For a moment, Fenrir did not move. Then, he clenched his hands into fists as he took a deep breath. "Thor," he repeated.

"It is what I suspect, yes," Frigga said, still not moving. "I have no other knowledge of what happened."

Frigga put both hands on the counter and bent over, his head going down as he stared at the floor. "Did he know?" Fenrir straightened up. "Thor? Or Fath— Loki?"

"I do not believe so," Fenrir said. She eased herself off the table. "If Thor had known you were his son, he would not have stood by and let you be taken as part of Angrboða's banishment."

"Why not?" Fenrir demanded, pushing himself up. "Loki let us all be taken. Why would Thor have been any different?"

Frigga gathered her thoughts before she spoke. "Loki's choice let Angrboða keep her children," Frigga said quietly. "I do not believe that would have been a consideration for Thor."

"Would he have taken us all?" Fenrir asked, but the flare of anger was starting to spill out of his voice. "Or just me?"

"Given Angrboða's crimes, only a father's demand would have pulled you from banishment," Frigga said. "Thor could only have kept you."

She did not say that she doubted it would have occurred to Thor, still so young, barely more than a child himself, to speak up for Fenrir's siblings had the situation been different.

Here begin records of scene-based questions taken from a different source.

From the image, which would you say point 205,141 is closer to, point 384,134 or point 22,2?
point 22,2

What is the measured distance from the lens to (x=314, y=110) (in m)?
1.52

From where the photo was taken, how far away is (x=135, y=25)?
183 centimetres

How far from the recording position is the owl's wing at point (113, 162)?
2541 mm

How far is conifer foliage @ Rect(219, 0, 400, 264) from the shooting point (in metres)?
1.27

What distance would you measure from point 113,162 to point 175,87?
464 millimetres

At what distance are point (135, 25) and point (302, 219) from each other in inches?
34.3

Fenrir let out a huff, a wolf-like breath of air. "Then it's good that he didn't know," Fenrir said firmly. "What we've been through, all of us, we're a family." He gave a decisive nod. "I told Zibah, at the end, I wouldn't trade one day with her for a lifetime without. Same here."

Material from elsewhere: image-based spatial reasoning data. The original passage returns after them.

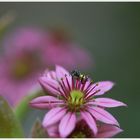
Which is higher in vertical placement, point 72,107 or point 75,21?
point 75,21

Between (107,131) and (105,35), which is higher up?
(105,35)

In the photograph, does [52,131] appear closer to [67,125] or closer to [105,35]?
[67,125]

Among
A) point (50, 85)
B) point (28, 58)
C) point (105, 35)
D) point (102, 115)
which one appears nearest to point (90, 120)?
point (102, 115)

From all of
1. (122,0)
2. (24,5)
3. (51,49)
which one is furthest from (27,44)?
(24,5)

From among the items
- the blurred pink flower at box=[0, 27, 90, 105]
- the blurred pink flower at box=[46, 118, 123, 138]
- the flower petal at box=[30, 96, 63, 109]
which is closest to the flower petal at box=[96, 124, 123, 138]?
the blurred pink flower at box=[46, 118, 123, 138]

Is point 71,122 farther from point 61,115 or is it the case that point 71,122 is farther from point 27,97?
point 27,97

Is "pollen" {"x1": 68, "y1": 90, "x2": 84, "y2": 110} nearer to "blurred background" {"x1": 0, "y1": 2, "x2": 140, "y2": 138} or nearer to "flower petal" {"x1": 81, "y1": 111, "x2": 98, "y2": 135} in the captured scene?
"flower petal" {"x1": 81, "y1": 111, "x2": 98, "y2": 135}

As Frigga tried to put together the words to ask what the children had been through in their banishment, what Angrboða had done to them, Fenrir glanced at the timepiece on his wrist.

"I'm late." He went to gather up his belongings once more. "We have a lot to do on the job site before the weather changes."

"Fenrir—"

"Does it matter?" Fenrir interrupted, pausing in the doorway. "That I'm not Loki's son."

Frigga paused to give the question the consideration it deserved. True, as Thor's son, Fenrir was Frigga's blood kin. But after all this time, this distance, did it make any difference to the man Fenrir was now?"

"No," Frigga said with finality. "It does not."

With that, Fenrir stepped through the doorway, heading for the front hall. "This family has its own way of making blood ties," he said as the door swung shut behind him.

Alone in the kitchen, Frigga stared at the table with its four well-worn chairs, and wondered why Fenrir's words left her with ice in her stomach.

_to be continued_

**Notes for the Chapter:**

> So a note about Fenrir's grandchildren - this isn't going to be a thing where we find out that Steve Rogers (or any other of the Avengers) is like a long-lost great-grandchild or anything like that. Just wanted to be clear (mostly because I have been known to sneak in lost family to past fics).